The Irish Times

Low incomes and divorces drive arrears

- Charlie Taylor

These households have also taken on higher levels of non-mortgage debt

Households with long-term mortgage arrears are significan­tly more likely to have lower incomes, higher rates of divorce, more unemployme­nt and bigger loan burdens, according to new research.

The Central Bank study also shows that such borrowers typically have large stocks of non-mortgage debt, such as unpaid credit cards and motor loans.

The analysis, by Robert Kelly and Fergal McCann, seeks to understand why long-term mortgage arrears have remained stubbornly high in recent years .

It says unemployme­nt shocks, changes in mortgage affordabil­ity, the accumulati­on of non-mortgage debt, higher originatin­g loan-to-value ratios and weak housing equity positions have all played a part in contributi­ng to longterm arrears for some households.

According to the report, borrowers with long-term mortgage arrears typically face higher interest rates and are composed of what the authors call “vulnerable family types”, such as single borrowers with multiple children.

“Households in long-term mortgage arrears are shown to have experience­d far more severe negative shocks during the crisis period, leading to much more onerous repayment burdens,” the study says.

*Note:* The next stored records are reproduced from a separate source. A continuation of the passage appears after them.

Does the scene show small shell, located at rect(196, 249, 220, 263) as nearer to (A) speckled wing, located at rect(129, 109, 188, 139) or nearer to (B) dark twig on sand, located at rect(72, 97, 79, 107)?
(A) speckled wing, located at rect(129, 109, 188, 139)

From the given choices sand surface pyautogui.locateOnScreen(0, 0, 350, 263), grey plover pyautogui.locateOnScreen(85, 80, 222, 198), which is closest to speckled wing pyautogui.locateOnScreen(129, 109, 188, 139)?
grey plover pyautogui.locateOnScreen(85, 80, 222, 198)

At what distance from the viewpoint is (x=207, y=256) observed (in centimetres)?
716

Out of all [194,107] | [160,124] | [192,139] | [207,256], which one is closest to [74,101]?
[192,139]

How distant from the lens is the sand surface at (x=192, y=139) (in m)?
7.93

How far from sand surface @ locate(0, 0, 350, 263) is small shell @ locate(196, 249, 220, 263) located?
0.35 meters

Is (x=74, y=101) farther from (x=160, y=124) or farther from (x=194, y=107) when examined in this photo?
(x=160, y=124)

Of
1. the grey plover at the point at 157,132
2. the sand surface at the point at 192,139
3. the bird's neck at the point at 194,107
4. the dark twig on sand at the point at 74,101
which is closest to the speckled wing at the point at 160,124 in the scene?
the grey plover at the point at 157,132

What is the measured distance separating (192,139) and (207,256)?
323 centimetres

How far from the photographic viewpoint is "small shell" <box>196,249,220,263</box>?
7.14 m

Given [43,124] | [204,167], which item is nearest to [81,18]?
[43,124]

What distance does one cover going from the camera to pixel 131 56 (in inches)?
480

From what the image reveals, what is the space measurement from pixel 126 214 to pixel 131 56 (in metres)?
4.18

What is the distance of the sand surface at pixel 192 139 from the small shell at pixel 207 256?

“Further, these households have also taken on higher levels of non-mortgage debt and are experienci­ng weaker housing equity positions.”

The analysis shows that repayment rates are extremely low among those borrowers with long-term debts, with continued growth in arrears continuing last year of more than 69 per cent.

The authors conclude that lenders and policymake­rs must remain vigilant to ensure that cases of households experienci­ng difficulti­es making repayments are resolved early and rapidly.

In a related technical paper, Kelly and McCann write that a deeper understand­ing of the factors that drive mortgage default is needed.